Breckenridge Brewery has outgrown its Denver headquarters. The city's biggest beer maker is planning to build a brand-new, 125,000-square-foot brewery, tasting room, restaurant and visitors center on ten acres in the metro area, Westword.com reported on April, 11.

The estimated $15 mln project would enable the company to make 100,000 barrels of beer per year from the outset, and as much as 200,000 barrels down the road.

The brewery, which is now owned by the same holding company that controls the Wynkoop Brewing Company and its associated restaurants, has undergone double-digit sales and production growth over the past three years. Breckenridge will make close to 60,000 barrels of beer this year, up from 41,000 in 2011 and 31,000 in 2010.

But Breckenridge operations manager and brewmaster Todd Usry projects that Breckenridge will brew at least 80,000 barrels next year and up to 130,000 barrels in 2015. "We are doing 300 barrels a day right now, which is about a 75,000 barrel clip already," he says.

Founded in the ski town of the same name in 1990, Breckenridge opened a second brewery at 2200 Blake Street in Denver in 1992. The company moved that operation to Kalamath Street four years later, but still runs the Blake Street restaurant.

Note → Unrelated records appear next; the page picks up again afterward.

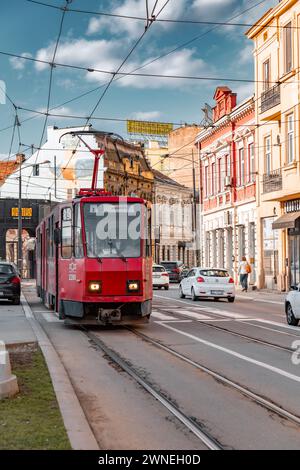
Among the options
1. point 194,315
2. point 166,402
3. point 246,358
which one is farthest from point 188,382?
point 194,315

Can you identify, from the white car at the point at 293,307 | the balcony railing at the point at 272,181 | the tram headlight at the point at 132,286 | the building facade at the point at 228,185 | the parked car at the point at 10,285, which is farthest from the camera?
the building facade at the point at 228,185

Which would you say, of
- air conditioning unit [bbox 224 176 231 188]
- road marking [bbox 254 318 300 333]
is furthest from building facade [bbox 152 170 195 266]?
road marking [bbox 254 318 300 333]

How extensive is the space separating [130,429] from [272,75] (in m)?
32.9

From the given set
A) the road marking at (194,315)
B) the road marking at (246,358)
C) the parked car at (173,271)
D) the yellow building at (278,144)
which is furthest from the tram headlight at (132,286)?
the parked car at (173,271)

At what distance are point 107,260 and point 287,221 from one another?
1895cm

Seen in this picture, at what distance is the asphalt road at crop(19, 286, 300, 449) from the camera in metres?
7.46

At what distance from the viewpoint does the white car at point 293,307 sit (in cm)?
1942

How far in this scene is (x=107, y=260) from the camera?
17.7 metres

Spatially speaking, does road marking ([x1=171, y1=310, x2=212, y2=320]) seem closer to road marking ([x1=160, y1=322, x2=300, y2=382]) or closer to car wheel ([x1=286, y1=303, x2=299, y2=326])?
car wheel ([x1=286, y1=303, x2=299, y2=326])

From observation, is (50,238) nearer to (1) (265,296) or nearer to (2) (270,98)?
(1) (265,296)

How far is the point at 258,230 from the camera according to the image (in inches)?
1644

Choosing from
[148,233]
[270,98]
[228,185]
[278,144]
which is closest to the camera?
[148,233]

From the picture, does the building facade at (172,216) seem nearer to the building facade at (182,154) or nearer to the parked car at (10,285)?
the building facade at (182,154)
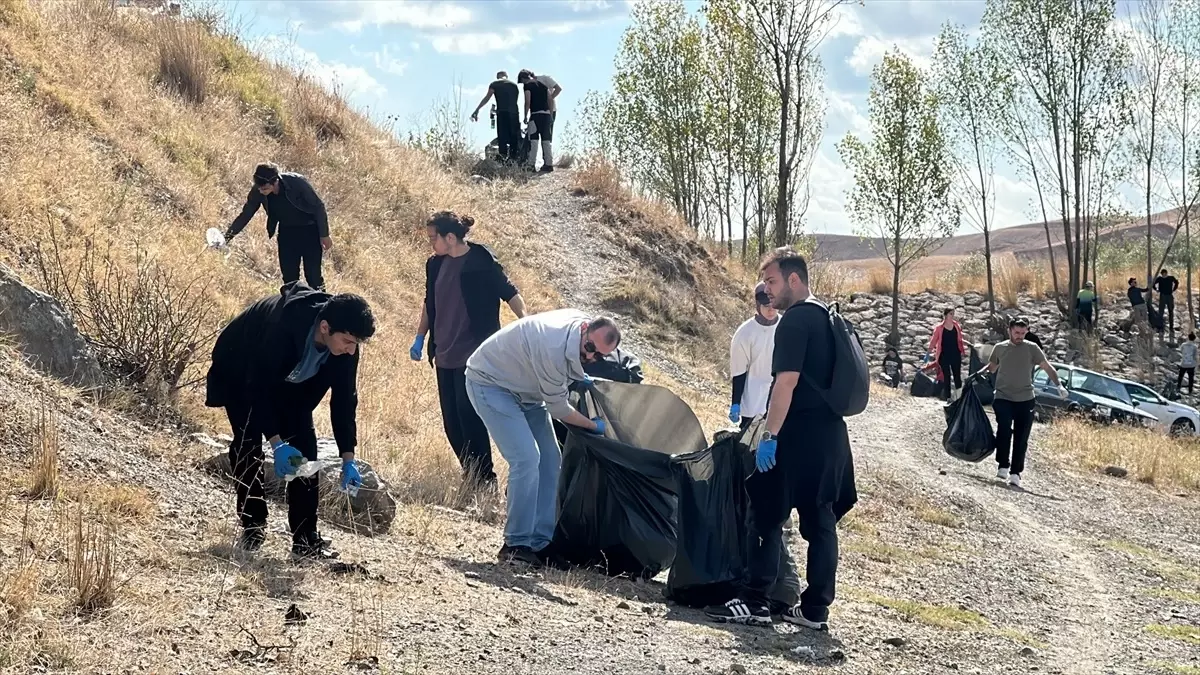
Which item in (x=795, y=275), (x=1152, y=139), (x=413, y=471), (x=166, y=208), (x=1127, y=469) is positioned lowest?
(x=1127, y=469)

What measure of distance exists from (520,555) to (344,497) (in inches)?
40.5

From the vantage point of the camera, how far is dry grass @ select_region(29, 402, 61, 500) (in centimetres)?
615

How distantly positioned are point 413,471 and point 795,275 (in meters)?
3.60

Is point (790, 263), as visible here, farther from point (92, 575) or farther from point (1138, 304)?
point (1138, 304)

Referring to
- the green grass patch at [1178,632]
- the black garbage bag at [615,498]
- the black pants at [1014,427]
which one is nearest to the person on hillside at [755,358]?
the black garbage bag at [615,498]

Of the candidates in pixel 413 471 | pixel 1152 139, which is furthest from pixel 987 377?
pixel 1152 139

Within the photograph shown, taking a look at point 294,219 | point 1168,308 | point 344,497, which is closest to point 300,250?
point 294,219

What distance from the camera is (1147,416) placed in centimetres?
2433

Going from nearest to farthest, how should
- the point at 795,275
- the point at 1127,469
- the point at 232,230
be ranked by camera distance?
the point at 795,275, the point at 232,230, the point at 1127,469

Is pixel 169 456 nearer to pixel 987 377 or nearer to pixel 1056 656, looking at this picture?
pixel 1056 656

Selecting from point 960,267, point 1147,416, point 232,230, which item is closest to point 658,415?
point 232,230

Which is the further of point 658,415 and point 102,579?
point 658,415

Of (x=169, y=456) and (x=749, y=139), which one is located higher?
(x=749, y=139)

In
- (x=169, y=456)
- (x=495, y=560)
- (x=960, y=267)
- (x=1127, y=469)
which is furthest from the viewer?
(x=960, y=267)
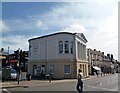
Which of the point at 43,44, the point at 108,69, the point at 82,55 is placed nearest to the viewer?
the point at 43,44

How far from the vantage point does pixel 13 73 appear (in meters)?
39.6

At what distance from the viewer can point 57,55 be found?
167 ft

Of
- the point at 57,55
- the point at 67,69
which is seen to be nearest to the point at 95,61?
the point at 57,55

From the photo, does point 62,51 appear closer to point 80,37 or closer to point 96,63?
point 80,37

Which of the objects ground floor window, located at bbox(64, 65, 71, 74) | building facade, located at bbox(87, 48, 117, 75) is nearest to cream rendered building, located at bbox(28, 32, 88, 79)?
ground floor window, located at bbox(64, 65, 71, 74)

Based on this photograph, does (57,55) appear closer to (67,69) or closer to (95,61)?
(67,69)

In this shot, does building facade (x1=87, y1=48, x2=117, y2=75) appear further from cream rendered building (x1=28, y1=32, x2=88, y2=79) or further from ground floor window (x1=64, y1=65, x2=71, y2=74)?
ground floor window (x1=64, y1=65, x2=71, y2=74)

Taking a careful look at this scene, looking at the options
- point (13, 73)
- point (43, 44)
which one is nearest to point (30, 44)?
point (43, 44)

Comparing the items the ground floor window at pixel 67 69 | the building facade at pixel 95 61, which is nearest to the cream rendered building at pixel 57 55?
the ground floor window at pixel 67 69

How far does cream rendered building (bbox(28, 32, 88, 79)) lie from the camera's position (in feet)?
164

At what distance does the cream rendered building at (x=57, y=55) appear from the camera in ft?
164

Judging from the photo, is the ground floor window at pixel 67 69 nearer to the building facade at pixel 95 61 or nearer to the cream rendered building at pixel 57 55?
the cream rendered building at pixel 57 55

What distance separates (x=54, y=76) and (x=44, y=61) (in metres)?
4.45

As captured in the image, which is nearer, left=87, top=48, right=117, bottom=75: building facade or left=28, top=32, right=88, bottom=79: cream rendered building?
left=28, top=32, right=88, bottom=79: cream rendered building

State Representative Jim Kerr says the brewery, its well-known name and its thirty to sixty jobs would be a boon to the area.

Kerr is also working on legislation that would allow brewpubs - businesses that operate breweries and restaurants on the same site - to increase the amount of beer they make from 60,000 to 300,000 barrels per year without changing their business model.

Breckenridge is currently the only Colorado brewery that's maxed out under the law. Other large brewery/restaurants - like Oskar Blues, Rock Bottom, and Mountain Sun - operate under different arrangements and with different licenses.

The success or failure of that legislation, which Kerr hopes to introduce next week, could affect Breckenridge's plans to some degree. But Usry says he still hopes to begin construction on a new facility by the end of this year. In fact, he is already meeting with manufacturers in order to buy all new equipment.

When that happens, he'd like to sell the Kalamath location - lock, stock and giant barrels - to another brewery, possibly even one from out of state. Because of the shortage of used brewery equipment, he thinks there could even be a bidding war for the facility.

Breckenridge isn't the only Colorado brewery looking to make a major move. Boulder's Avery Brewing is planning to relocate to a 5.6 acre campus in a different part of town, where it will build a new facility and restaurant; Dry Dock Brewing in Aurora and Longmont's Oskar Blues are also scouting out new locations.

And New Belgium Brewing in Fort Collins announced that it will build a second major brewing operation in Asheville, North Carolina, by 2015, joining California-based Sierra Nevada Brewing, which is also building a huge second facility in that state.